What you have to do |
In the passage below on talking with college students home for break, reproduce everything from "- Acknowledge and" down to "again another time.", word for word.

---- Exercise passage

The holidays are coming and college students are heading home for break. The holidays are busy times, and students probably have plans to spend time catching up with friends and perhaps working to earn some extra cash. However, this may also be an ideal opportunity to spend some time catching up with your student and hearing more about how the college experience is going.
Your college student may have a lot they need or want to share with you. Of course, they may not want to talk about their semester, and you may need to do some encouraging. But your student may have things they’d like to share — good or bad. There are a few things that you can do to make it easier for your student to share their experiences, and also some things you can do to make sure that you are really hearing what they want or need you to hear.
Here are six suggestions to help you get the most out of your conversations with your college student while they’re home on break.
- Choose your conversation time and place carefully — Of course, sometimes the best conversations happen when we least expect them and in unexpected places. Be open to those spontaneous moments. But think, too, about creating time and space that will encourage your student to talk. Give them your full attention. Find some time to be together without everyone else around. Make space for good conversation.
- Ask the right questions — very carefully. There is a fine line between expressing your interest by asking questions and crossing into what might seem to your student like an inquisition. If the time seems appropriate, ask some open ended questions that can’t easily be answered with one word answers. Keep your questions general and let your student take the lead of where the conversation may go. Ask follow up questions carefully. Be willing to recognize if it feels as though this may not be the right time to pursue a conversation.
- Stop talking. That’s right, simply stop talking and start listening. In general, we are not always very good listeners. We jump in with quick advice. We plan in our head what we’ll say next and miss some of what’s being said to us. We think we know where the other person is going and we finish their thoughts. One of the best ways to encourage your student to talk to you is to be a quality listener. Give your full attention. Nod or make encouraging sounds. Let your student finish their thoughts and then just wait a bit to see if more will come. Talk less and listen more.
- Watch for cues. Take note not only of what your student is telling you, but also of the way they are telling it. Listen carefully to tone of voice. Watch body language and facial expressions. Nonverbal cues can tell us a lot about what excites someone, what worries them, what makes them angry. Try to read between the lines.
- Clarify what you think you hear. Make sure that the message you think you get is really what your student was saying. Don’t assume. Ask them to be more clear or to add more information. Let them know what you think you hear them saying and ask whether you are right. If you are right, they’ll feel good that you’ve heard and registered it. If you’re wrong, they’ll have an opportunity to be more clear. There will be less room for misunderstandings.
- Acknowledge and affirm the experience. Let your student know that you appreciate their willingness to share with you. Try as hard as you can not to judge or argue right now. Affirm their connection to you, and your appreciation for sharing. If necessary, ask to return to the subject later when you’ve had time to think about it. The more positive the conversational experience is, the more likely it will be to happen again another time.
Your college student may not want to talk a lot about their college experiences right away. They may want to keep that portion of their life separate from home life. As a college parent, patience may be the first quality that you will need. But let your student know that while you are willing to be patient, you hope they’ll let you know about how things are going. Then work to practice the communication skills we’ve suggested. You may be surprised about how much you’ll be able to hear from your college student.

--------
---- Recorded data

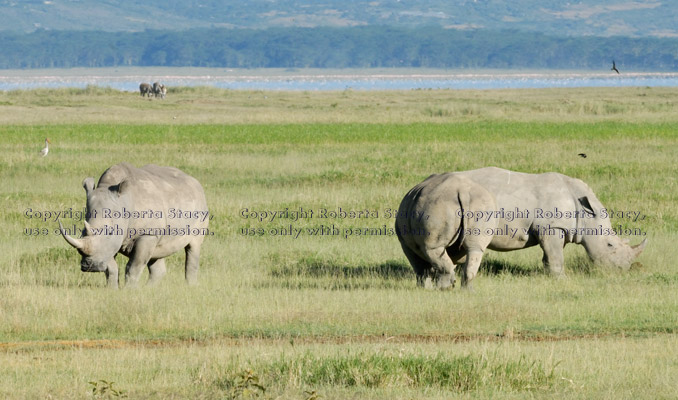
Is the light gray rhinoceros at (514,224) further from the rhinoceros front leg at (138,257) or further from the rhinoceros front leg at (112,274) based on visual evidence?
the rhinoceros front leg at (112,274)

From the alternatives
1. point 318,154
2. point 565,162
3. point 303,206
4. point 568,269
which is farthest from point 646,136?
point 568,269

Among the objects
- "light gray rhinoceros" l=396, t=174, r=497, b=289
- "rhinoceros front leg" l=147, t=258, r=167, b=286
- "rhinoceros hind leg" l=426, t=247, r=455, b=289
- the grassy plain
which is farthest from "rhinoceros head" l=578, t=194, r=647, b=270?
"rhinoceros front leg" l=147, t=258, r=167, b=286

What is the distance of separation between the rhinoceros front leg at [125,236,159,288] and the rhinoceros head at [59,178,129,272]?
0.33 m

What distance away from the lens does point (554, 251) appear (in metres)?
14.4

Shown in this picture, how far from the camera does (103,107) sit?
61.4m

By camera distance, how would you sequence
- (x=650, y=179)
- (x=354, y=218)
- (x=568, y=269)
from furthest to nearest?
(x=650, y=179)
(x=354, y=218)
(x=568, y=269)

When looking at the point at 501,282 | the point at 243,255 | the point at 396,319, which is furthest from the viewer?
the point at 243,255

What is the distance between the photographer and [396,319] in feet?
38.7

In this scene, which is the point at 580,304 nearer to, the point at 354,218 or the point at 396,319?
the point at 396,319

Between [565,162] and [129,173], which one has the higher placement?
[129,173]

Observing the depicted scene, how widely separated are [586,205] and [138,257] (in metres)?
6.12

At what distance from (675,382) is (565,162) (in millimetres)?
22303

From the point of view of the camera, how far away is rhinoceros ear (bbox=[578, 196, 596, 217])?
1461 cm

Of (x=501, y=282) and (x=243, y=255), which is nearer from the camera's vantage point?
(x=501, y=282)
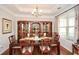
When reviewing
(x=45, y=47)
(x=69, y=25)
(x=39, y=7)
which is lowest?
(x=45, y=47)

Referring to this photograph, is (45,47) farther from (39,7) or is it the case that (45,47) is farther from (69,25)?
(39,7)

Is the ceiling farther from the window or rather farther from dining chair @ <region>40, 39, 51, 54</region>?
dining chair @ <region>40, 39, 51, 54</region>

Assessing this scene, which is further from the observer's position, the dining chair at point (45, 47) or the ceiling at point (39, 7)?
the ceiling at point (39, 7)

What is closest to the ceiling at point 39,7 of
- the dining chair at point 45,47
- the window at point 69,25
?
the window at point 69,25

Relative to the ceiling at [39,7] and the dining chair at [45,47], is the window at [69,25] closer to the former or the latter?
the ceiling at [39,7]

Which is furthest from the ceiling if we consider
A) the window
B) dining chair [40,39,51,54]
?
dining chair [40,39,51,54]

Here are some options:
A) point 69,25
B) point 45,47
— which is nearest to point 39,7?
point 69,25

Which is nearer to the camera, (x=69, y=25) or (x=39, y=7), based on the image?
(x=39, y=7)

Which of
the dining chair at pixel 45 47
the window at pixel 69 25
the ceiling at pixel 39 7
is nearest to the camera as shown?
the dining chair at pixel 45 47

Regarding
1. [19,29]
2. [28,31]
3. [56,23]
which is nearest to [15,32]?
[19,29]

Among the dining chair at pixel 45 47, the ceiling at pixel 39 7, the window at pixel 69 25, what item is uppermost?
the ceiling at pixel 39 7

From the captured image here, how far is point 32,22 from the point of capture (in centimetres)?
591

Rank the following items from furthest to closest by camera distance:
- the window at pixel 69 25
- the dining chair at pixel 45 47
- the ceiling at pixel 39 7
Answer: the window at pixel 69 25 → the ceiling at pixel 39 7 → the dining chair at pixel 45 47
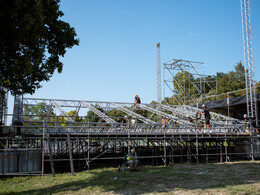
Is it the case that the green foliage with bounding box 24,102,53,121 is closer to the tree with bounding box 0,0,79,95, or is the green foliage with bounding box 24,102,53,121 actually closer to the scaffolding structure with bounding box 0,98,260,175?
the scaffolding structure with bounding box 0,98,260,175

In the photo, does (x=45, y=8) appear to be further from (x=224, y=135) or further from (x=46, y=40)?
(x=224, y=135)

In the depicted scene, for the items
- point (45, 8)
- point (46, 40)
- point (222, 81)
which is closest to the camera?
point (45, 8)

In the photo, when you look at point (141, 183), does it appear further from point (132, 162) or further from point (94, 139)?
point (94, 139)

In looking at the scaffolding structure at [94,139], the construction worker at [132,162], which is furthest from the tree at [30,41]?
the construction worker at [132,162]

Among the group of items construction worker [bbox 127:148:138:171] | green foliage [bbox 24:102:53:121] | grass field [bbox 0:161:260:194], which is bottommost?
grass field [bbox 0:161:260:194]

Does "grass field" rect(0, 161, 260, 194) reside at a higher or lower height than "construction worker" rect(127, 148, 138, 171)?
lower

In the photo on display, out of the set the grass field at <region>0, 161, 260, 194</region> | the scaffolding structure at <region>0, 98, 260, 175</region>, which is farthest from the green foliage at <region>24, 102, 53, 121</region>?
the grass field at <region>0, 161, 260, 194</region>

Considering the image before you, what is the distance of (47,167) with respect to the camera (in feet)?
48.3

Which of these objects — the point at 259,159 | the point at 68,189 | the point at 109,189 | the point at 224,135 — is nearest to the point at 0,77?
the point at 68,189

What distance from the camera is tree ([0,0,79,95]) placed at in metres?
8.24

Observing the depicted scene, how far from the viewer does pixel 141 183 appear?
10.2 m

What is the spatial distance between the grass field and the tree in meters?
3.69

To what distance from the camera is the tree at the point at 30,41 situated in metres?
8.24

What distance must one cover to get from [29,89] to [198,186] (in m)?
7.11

--------
---- Recorded data

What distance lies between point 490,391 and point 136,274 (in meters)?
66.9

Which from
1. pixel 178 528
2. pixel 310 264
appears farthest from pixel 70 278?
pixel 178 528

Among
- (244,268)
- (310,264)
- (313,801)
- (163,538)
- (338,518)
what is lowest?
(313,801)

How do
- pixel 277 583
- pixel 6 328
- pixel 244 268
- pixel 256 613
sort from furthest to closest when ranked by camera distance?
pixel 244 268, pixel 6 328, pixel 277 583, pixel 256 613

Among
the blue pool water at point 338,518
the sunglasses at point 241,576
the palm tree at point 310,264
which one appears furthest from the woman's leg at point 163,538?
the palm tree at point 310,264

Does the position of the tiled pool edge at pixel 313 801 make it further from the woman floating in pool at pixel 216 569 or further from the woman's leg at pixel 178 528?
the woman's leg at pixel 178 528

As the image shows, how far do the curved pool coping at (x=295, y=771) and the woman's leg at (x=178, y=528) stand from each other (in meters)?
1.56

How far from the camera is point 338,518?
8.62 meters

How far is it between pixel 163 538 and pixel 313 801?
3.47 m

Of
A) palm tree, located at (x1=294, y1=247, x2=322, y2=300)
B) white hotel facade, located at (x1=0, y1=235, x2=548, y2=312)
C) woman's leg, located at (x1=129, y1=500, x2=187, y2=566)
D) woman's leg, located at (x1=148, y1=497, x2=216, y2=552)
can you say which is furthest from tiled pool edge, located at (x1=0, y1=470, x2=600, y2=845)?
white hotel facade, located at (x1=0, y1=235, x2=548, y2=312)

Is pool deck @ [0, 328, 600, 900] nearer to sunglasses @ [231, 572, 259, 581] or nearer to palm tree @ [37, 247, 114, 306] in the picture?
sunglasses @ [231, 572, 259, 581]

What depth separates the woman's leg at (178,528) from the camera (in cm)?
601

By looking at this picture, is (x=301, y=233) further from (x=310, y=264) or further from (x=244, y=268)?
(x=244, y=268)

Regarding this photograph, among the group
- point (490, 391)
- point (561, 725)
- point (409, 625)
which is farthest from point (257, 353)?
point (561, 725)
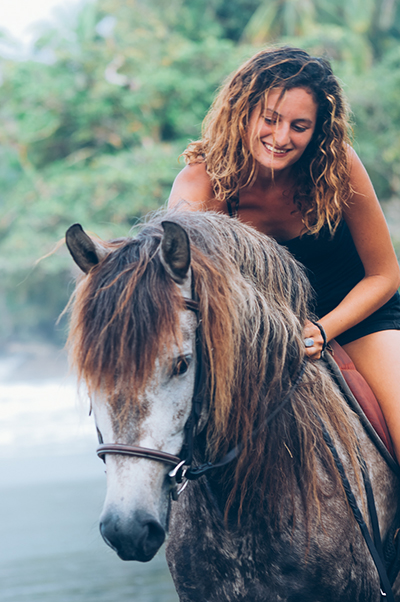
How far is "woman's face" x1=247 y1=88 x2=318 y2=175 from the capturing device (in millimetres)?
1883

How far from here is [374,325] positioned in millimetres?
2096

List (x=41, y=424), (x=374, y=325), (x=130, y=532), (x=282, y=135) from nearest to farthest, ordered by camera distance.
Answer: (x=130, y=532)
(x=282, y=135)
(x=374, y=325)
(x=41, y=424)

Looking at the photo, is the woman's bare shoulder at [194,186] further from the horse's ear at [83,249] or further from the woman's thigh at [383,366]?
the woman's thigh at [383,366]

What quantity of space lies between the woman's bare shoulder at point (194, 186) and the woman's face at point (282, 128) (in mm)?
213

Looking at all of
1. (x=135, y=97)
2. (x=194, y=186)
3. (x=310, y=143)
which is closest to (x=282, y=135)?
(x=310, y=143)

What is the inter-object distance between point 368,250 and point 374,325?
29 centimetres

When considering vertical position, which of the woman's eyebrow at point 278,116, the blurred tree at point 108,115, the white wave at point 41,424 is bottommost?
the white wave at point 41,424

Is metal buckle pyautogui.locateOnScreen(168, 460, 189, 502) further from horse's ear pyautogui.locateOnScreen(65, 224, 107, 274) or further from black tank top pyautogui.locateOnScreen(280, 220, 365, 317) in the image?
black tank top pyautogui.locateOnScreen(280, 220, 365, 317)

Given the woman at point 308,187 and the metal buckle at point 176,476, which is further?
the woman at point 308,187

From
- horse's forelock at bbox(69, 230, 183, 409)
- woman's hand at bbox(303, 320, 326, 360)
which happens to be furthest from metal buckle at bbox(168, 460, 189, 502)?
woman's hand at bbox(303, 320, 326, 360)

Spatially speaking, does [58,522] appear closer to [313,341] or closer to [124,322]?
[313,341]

--------

Answer to this problem |
- Acknowledge and affirm the experience. Let your student know that you appreciate their willingness to share with you. Try as hard as you can not to judge or argue right now. Affirm their connection to you, and your appreciation for sharing. If necessary, ask to return to the subject later when you’ve had time to think about it. The more positive the conversational experience is, the more likely it will be to happen again another time.